In the wake of the Gazan invasion of Israel and the subsequent war it sparked, the Washington Post described the nakba as “the mass expulsion of Palestinians during the months before and after the 1948 war that created Israel,” misleading readers with every part of the sentence. It used the phrase again weeks later in a story explaining why young people were more likely to support Palestinians over Israel than previous generations. (Perhaps those young people read the Washington Post.)

 

The Guardian uses this phrasing too, in a piece whitewashing early Hamas leaders: “Its founders, such as the late sheikh Ahmed Yassin, were children of the Nakba, the Palestinian ‘catastrophe’, when about 750,000 people were forced from their homes in 1948 during the war that created Israel.”

 

Time magazine, USA Today, and others have also taken to using the phrase.

 

The problem, obviously, is not just that it’s a clunky phrase, though it is. And the problem is not just that it usually tends to spring from bad faith, thought that’s certainly not a good thing. The primary objection to it is that the phrase is, quite simply, wrong.
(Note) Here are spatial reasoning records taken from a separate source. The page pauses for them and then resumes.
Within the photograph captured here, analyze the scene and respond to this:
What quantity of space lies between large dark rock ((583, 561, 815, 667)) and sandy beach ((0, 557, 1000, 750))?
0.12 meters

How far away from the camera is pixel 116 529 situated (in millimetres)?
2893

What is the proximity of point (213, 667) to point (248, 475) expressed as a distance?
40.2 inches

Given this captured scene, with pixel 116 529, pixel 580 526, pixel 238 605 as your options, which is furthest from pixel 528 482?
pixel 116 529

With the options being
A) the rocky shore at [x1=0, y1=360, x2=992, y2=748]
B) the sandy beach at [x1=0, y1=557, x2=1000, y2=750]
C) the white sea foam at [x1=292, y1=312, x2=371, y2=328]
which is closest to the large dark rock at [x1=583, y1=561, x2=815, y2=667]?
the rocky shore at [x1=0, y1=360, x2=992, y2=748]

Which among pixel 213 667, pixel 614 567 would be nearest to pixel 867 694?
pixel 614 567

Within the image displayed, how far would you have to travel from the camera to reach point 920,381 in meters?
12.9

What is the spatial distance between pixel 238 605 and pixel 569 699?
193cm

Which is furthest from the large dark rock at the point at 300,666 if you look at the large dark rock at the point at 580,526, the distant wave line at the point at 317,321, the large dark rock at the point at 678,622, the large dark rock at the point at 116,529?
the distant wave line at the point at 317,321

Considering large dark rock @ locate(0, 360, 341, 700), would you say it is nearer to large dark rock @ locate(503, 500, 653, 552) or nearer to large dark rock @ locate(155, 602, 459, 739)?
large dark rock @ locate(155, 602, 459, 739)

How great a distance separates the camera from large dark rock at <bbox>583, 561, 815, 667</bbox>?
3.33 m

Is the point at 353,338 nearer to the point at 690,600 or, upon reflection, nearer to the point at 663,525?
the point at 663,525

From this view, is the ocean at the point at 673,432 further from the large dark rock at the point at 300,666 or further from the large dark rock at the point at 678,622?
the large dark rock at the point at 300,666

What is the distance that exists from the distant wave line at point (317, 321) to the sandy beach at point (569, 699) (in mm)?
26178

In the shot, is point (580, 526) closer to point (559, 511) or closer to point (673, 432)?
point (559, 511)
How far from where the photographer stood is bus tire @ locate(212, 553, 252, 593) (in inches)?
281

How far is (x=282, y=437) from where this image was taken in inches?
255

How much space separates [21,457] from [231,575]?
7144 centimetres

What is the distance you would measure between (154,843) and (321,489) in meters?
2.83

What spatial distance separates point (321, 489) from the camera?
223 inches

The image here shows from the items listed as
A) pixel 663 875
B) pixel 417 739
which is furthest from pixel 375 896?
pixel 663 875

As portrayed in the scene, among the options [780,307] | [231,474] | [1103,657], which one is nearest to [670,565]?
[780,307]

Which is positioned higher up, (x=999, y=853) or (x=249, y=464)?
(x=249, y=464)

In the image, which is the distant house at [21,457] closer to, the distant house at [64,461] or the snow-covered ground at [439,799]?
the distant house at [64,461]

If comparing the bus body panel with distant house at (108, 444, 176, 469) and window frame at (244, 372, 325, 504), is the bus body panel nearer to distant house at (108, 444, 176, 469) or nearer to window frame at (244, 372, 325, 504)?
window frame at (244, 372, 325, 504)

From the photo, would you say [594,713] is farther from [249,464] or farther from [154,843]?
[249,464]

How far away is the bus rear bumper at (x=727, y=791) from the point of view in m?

It’s not true.

 

Attempts to annihilate the Jews in their historic homeland obviously preceded partition. Throughout the 20th century, massacres of Jews in Palestine found some success in convincing the British to forbid Jewish immigration and further land ownership, even after the Holocaust. But it did not prevent partition.

 

The United Nations partition plan passed in November 1947 and made explicit what would take place the following year: The British mandate would end and the area would be divided between Jewish and Arab sovereignty. That is indeed what happened, although Palestinian Arabs rejected a separate sovereignty of their own and the land outside of Israel was claimed instead by Egypt and Jordan.

 

On May 14, 1948, Israel declared its independence, in accordance with the agreement. In response, the surrounding Arab countries tried to murder the infant state—a theme that would come, sadly, to define the ensuing permanent Arab war on Israel.

 

The war on the State of Israel was launched after the State of Israel already existed and with the specific intent of defeating the State of Israel. “The war that created Israel” is a thing that doesn’t exist, and never has. I understand that it is painful for Western media types to acknowledge this, and I feel zero sympathy for them. The truth is the truth; speak it, or find a different industry.